Au bout d’une minute, celui-ci commença à s’énerver et frappa alors d’un grand coup sur la table. Tout le monde sursauta, tournant vers lui des yeux grands ouverts et horrifiés. Il les regarde avec haine, le menton relevé et dédaigneux. Puis, en un instant, réalisant qu’il avait toute leur attention, il arbora un immense sourire tout en levant les bras :

— Qui veut commander ? demanda-t-il tel un maître d’hôtel.

Chacun regarda son menu.

— Bon, on va procéder par ordre, comme à l’école. Kuruma, vous me ferez plaisir de bien vouloir noter les désidératas de chacun. Turbot-Vaquin, que prenez-vous ? Votre voisin ? Il n’a pas encore choisi ? Vous êtes bien difficile. Vous ne voyez pas que vous nous faîtes tous attendre ? Ah, enfin. Bon, sa voisine ? Allez, on se dépêche. Une salade, pourquoi pas, c’est parfait pour les herbivores… Son voisin ?

Pierre-Victor continua le tour de table, interrogeant chacun et décochant une réflexion telle une flèche empoisonnée à ceux qui n’étaient pas assez rapide.

Lorsque la serveuse arriva, il se tourna vers Kuruma qui donna la liste des choix à la servante. Certains n’eurent pas vraiment ce qu’ils voulaient mais cela n’avait aucune importance : personne n’avait envie de se plaindre et de s’attirer les foudres du nouveau consul à nouveau devant tout le monde.

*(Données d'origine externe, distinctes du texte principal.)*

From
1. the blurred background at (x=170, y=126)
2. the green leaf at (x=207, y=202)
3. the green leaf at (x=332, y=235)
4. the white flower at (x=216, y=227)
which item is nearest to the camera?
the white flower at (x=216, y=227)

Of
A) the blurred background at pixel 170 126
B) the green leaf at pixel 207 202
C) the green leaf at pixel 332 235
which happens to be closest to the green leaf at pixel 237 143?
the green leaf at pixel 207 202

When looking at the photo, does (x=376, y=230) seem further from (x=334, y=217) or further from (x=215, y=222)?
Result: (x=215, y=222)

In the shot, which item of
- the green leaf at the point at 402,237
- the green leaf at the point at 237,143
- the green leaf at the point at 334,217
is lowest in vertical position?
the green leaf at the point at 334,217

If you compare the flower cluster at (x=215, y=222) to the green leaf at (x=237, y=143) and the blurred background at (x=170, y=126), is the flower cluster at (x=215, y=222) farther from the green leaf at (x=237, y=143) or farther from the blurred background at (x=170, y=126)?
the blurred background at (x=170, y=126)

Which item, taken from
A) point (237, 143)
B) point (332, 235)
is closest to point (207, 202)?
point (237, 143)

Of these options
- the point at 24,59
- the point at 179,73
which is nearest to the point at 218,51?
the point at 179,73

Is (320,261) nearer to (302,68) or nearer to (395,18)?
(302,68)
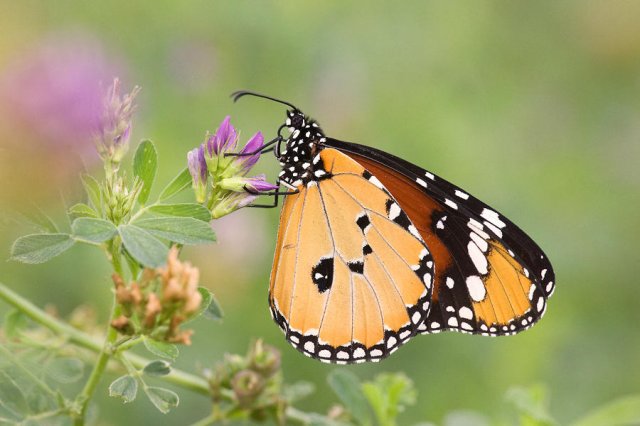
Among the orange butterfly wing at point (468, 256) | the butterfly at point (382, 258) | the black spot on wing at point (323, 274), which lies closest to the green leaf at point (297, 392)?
the butterfly at point (382, 258)

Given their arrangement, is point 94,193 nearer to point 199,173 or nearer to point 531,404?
point 199,173

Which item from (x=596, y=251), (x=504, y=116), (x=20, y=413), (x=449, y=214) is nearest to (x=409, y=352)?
(x=596, y=251)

Chacun était assis en fonction de sa nationalité ou de son ministère de tutelle. Pierre-Victor avait à sa droite, son adjoint, et à sa gauche, son adjointe. Il lui revenait de diriger la conversation : il détestait cela mais, à force de rencontrer des gens sans intérêt, il était devenu un expert en badinage. Il se tourna alors vers la consule adjointe :

— Mâdâme Tâtain, auriez-vous, par le plus grand des hâsards, un lien de fâmille avec les fameuses sœurs Tatin et leur tarte ?

Elle s’attendait à la question. Tout le monde qu’elle avait pu rencontrer au cours de sa vie lui avait posé la question. Sans compter les appels téléphoniques et les blagues stupides qu’elle avait dû endurer. Un temps, elle chercha même à se marier mais, manque de pot, le seul qu’elle aimait suffisamment était son cousin qui portait le même nom de famille. Son hésitation fut telle qu’il l'abandonna pour une autre cousine…

— En effet, Monsieur le consul général, ce sont mes arrière-arrière-grand-tantes.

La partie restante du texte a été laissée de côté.